While it’s a prototype, and as such can treat two bills at a time at a rate of about 35 seconds per pair, it is in use in a local bank. The inventor, Roland Kleinfled, also runs a tool supply business down the street from the bank where it is being used.
First National Bank of Picayune staff at the East Canal Street location use the machine daily, but since it is a prototype and works slowly, it’s not used to treat every bill that comes through the bank, said President and CEO David Hemeter.
“First National Bank is extremely pleased that Mr. Kleinfield has allowed us to use his machine to sanitize currency,” Hemeter said in a written statement.
Kleinfeld said he got the idea to make the machine while watching television a couple of months ago when an individual claimed that such a machine could not be made.
To meet that challenge, Kleinfeld used three old laminating machines and four ultraviolet bulbs mounted on the top and underside of the machine. Utilization of the machine is as simple as pushing a bill through one side of the motorized device, which does the rest. The money is pulled through the machine at a slow enough rate to allow the light to hit the bills and kill any contaminants.
With a background in engineering, Kleinfeld said it only took about a month to build the machine.

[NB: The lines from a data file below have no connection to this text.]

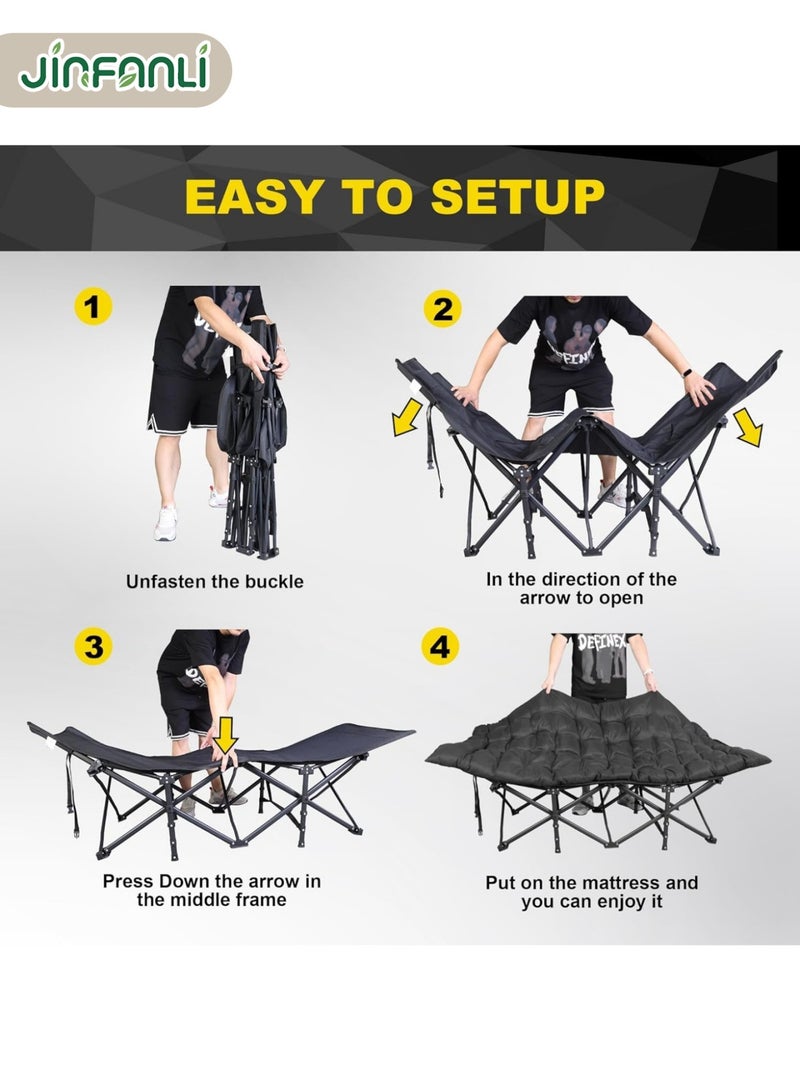 JINFANLI

EASY TO SETUP

1

Unfasten the buckle

2

In the direction of the arrow to open

3

Press Down the arrow in the middle frame

4

DEFINEX

Put on the mattress and you can enjoy it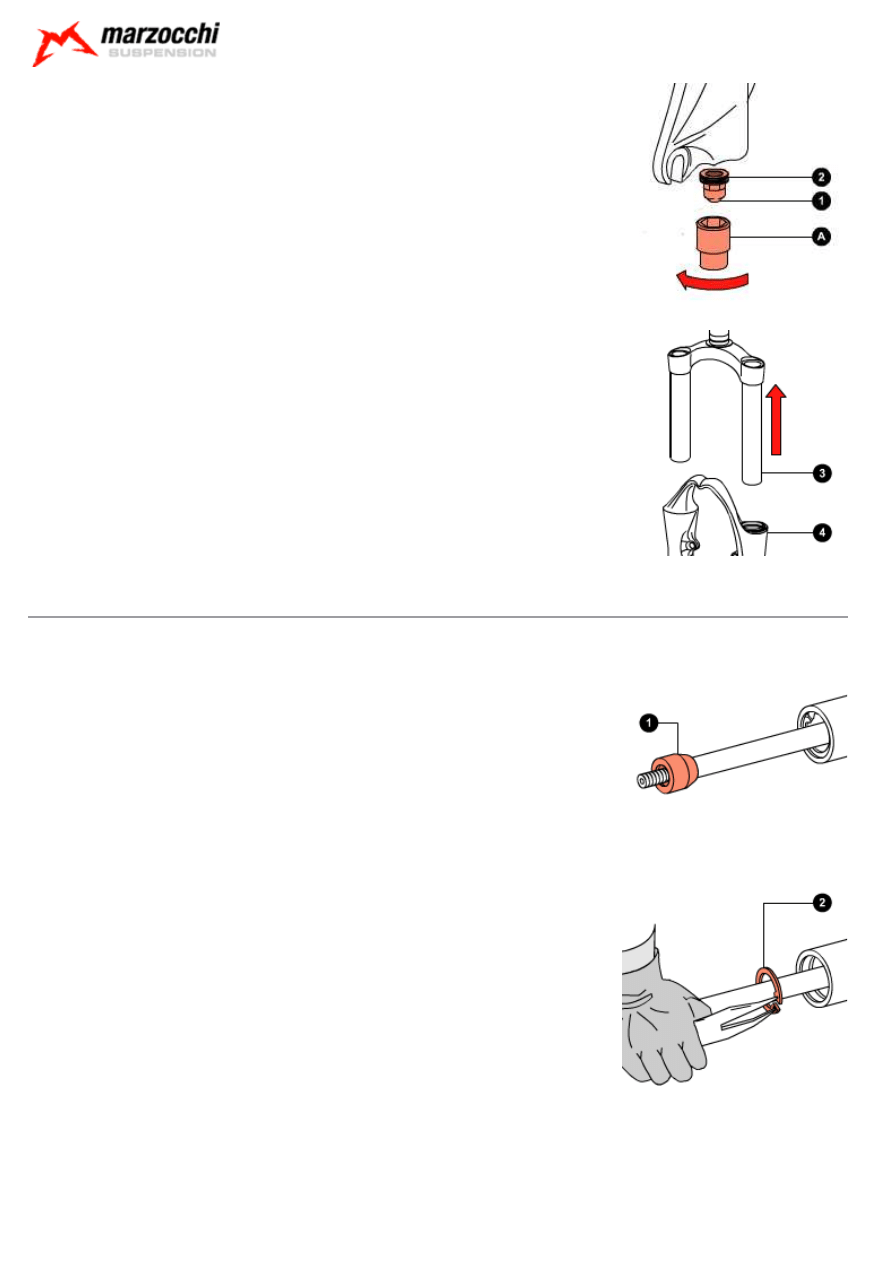 marzocchi
SUSPENSION

2
1
A

3
4

1

2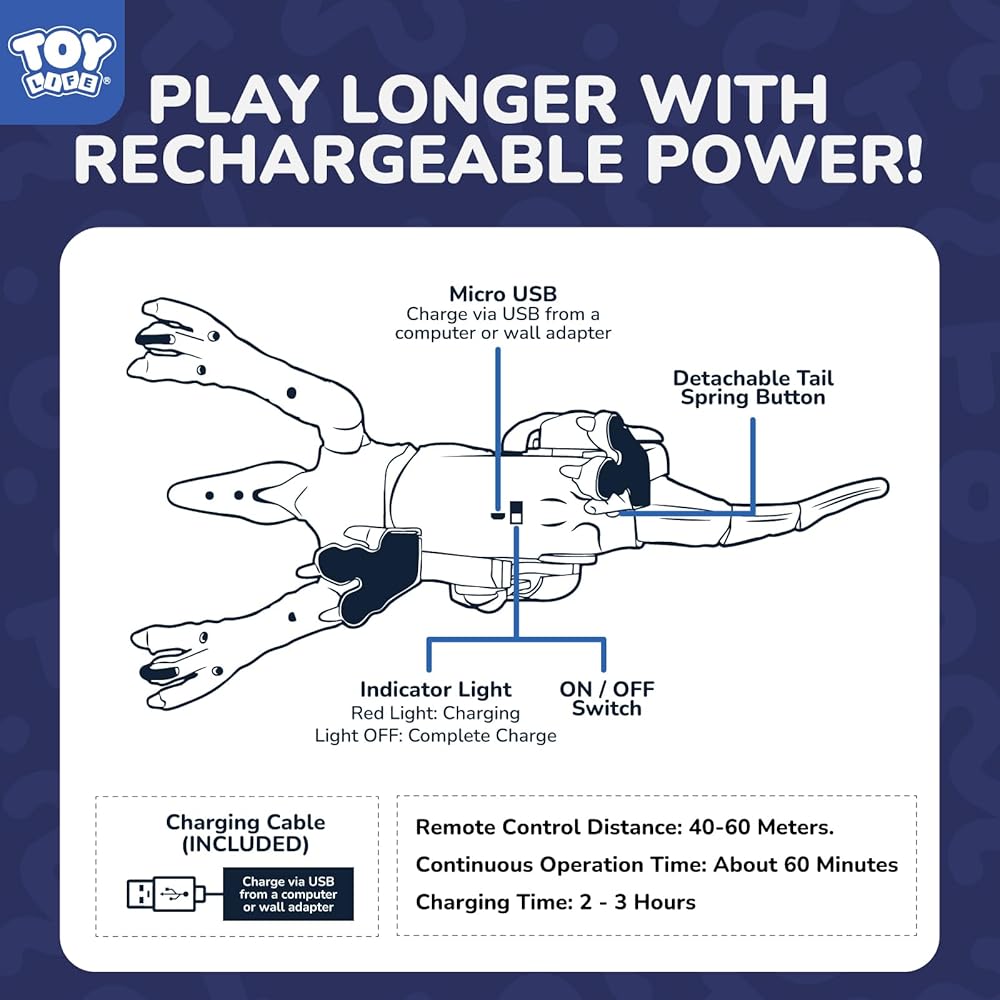 TOY LIFE®

PLAY LONGER WITH RECHARGEABLE POWER!

Micro USB
Charge via USB from a computer or wall adapter

Detachable Tail Spring Button

Indicator Light
Red Light: Charging
Light OFF: Complete Charge

ON / OFF Switch

Charging Cable (INCLUDED)

Charge via USB from a computer or wall adapter

Remote Control Distance: 40-60 Meters.
Continuous Operation Time: About 60 Minutes
Charging Time: 2 - 3 Hours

He also has military experience as a German translator for the Army, time at Curtiss-Wright Nuclear in Canada and was involved in testing for nitrogen oxide effluent at Stennis Space Center for several weeks in 1970. During his time at Stennis he said he met his second wife and made Picayune his home.
His diverse background allowed him to see that there is the potential for viruses such as COVID-19 to be transferred via paper money, resulting in his interest to create the machine.